Fernando Molina recuerda la frase de Jaime Paz "en Bolivia la división no de izquierda y derecha, de socialistas o neoliberales sino entre los de arriba (en el poder) y los de abajo"(en la oposición)


La Paz parecía una ciudad “pos-nuclear”, en la que no circulaban coches. Una huelga de los sindicatos del transporte en contra de una regulación municipal del tráfico logró paralizar hasta este extremo a la capital, por una curiosa razón: el Gobierno decidió no reprimirla. Por el contrario, retiró a la Policía y entregó la ciudad a la tiranía de los sindicatos, por miedo a su furia o, más probablemente, para vengarse del alcalde que le arrebató la principal ciudad del país en las elecciones de 2009.
Esto significaría que por darle un mal rato a un rival político, el presidente Evo Morales no dudó en cruzarse de brazos y dejar de lado su obligación legal y moral de mantener el orden social. Las verdaderas víctimas de esta maniobra no fueron, por supuesto, los munícipes, sino los productores, los empresarios y, sobre todo, los humildes empleados que tuvieron que caminar hasta decenas de kilómetros para llegar a sus trabajos.

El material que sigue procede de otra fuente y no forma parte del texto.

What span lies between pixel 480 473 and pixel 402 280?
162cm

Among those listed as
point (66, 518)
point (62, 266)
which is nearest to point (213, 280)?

Cuando no hay orden, cuando nadie se responsabiliza de mantener el orden, los que ganan son siempre los más fuertes, los que pueden imponerse sobre los demás. Una sociedad sin orden es una sociedad bajo la férula de los matones, como los que lanzaban piedras e incendiaban llantas en las esquinas de La Paz.
Morales, claro está, no cree que su responsabilidad sea mantener el orden, sino animar el “proceso de cambio” que dirige desde hace seis años. Es un excelente representante de la sociedad boliviana, que a lo largo de su historia ha depositado sus esperanzas en el cambio y, por eso, ha despreciado el orden, con graves consecuencias para su bienestar.
La razón de esta inclinación es simple: Por la pobreza imperante, la única manera de que los de abajo asciendan en la pirámide social es tomando el poder. En el siglo XIX este proceso se producía a través de cuartelazos que, por eso, se repetían con una frecuencia pasmosa; en el siglo XX, lo hace a través de revoluciones y diminutas “guerras civiles” entre facciones civiles rivales, las cuales suelen ser coaliciones de partidos y sindicatos.
Por esta razón, el Estado no actúa a nombre de la nación, sino del bloque de grupos de interés que predomina en cada momento. A este bloque no le interesa el orden, sino conservar el poder (lo que, como muestra el ejemplo de La Paz del que hablamos, no es lo mismo). Y al bloque desposeído del poder, tampoco, porque sólo a través del desorden puede proyectarse hacia la victoria. Por eso, como decía con una mezcla de sabiduría y cinismo el ex presidente Jaime Paz Zamora, los políticos bolivianos no se dividen en izquierdistas y derechistas, o en socialistas y liberales, sino en “los que están arriba y los que están abajo”.
Así también se explica que el ideario colectivo tenga una orientación que cabría calificar de “anti-conservadora”, esto es, ansiosa de provocar trastornos y revoluciones; una mentalidad modernizadora. Sin embargo, esto puede dar una idea equivocada de lo que sucede. Bolivia está obsesionada por el cambio, pero en realidad no cambia. Lo que realmente ocurre es que, en nombre de la revolución se resiste a cualquier reforma concreta, incluso a la reforma del tráfico vehicular.
Debemos prestar renovada atención a la lección fundamental de los filósofos conservadores: el orden es imprescindible incluso para cambiar; el orden evita la formación de alianzas para resistir las innovaciones, porque reduce a todos, en especial a los fuertes, a la obediencia de la ley. El caos, en cambio, es el mejor caldo de cultivo para el predominio de la retórica revolucionaria y, al mismo tiempo, de la injusticia y la inmovilidad.